The idea that all people with developmental disabilities can be successfully served using community resources in community settings is at best unproven and at worst demonstrably false. Abuse, neglect, and exploitation can happen in any setting, not because of the size of the setting or how it is organized, but because people with developmental disabilities are especially vulnerable to abuse, neglect, and exploitation. That mistreatment, criminal or otherwise, occurs in community settings is documented in grim detail here.
In Florida, there is a waiting list of around 20,000 people with DD who go without services. According to the Web site Left Behind in Florida, the waiting list makes up 40% of all families who have a family member with DD who is eligible for assistance.

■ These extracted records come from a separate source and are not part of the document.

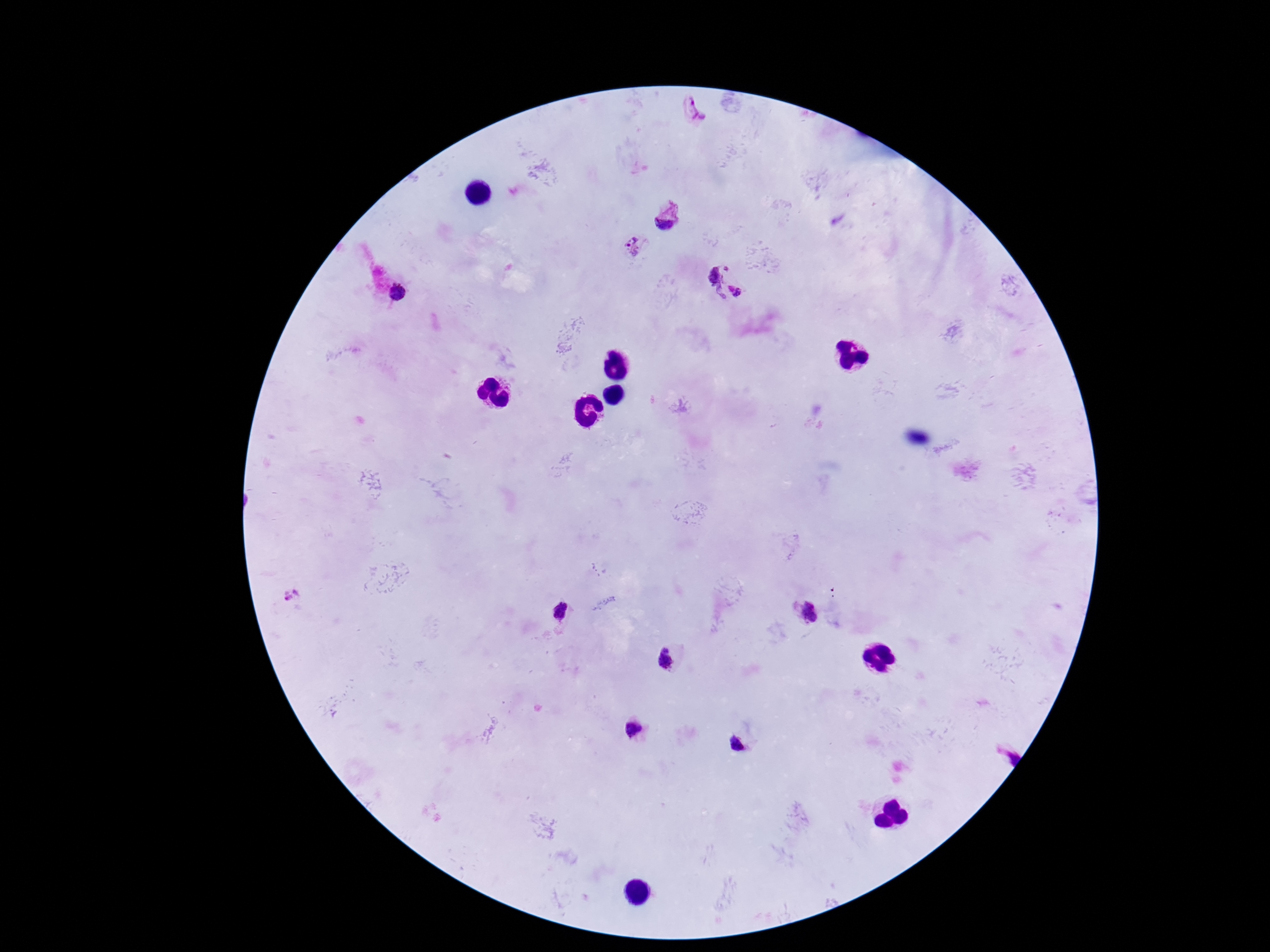
Approximate object centers, in pixels from the top-left corner.
Plasmodium parasites: (x=695, y=112), (x=668, y=218), (x=636, y=245), (x=728, y=266), (x=718, y=283), (x=398, y=291), (x=736, y=291), (x=292, y=595), (x=806, y=609), (x=559, y=611), (x=666, y=659), (x=632, y=728), (x=738, y=742), (x=1002, y=751).

stain = Giemsa
capture = smartphone camera through the microscope eyepiece
patient malaria status = infected
magnification = 100x
preparation = thick blood film
image size = 1270×952 pixels
field of view = single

A planned community is one more option from which families may choose and should not be seen as competition to fully inclusive settings that many people can benefit from. Projects that originate with the individuals and families who need services and garner support from a wide variety of community organizations are the most likely to succeed, the most likely to use resources wisely, and the most likely to be accepted by the community at large. Here is an example.
There is no shortage of ideas for improving the lives of people with developmental disabilities, but advocacy groups that deliberately narrow the choices based on their fervent belief in an unproven ideology are an impediment to a system that can truly meet the needs of the full range of people with DD, especially those who are either not served at all or inadequately served by our current system.
1 comment:
Jill, I totally agree with your comments and if these communities are planed then you will see positive results. We have to many people isolated in "their" apartments and they have only made friends in most cases with their paid staff. Being a provider, I see this all the time.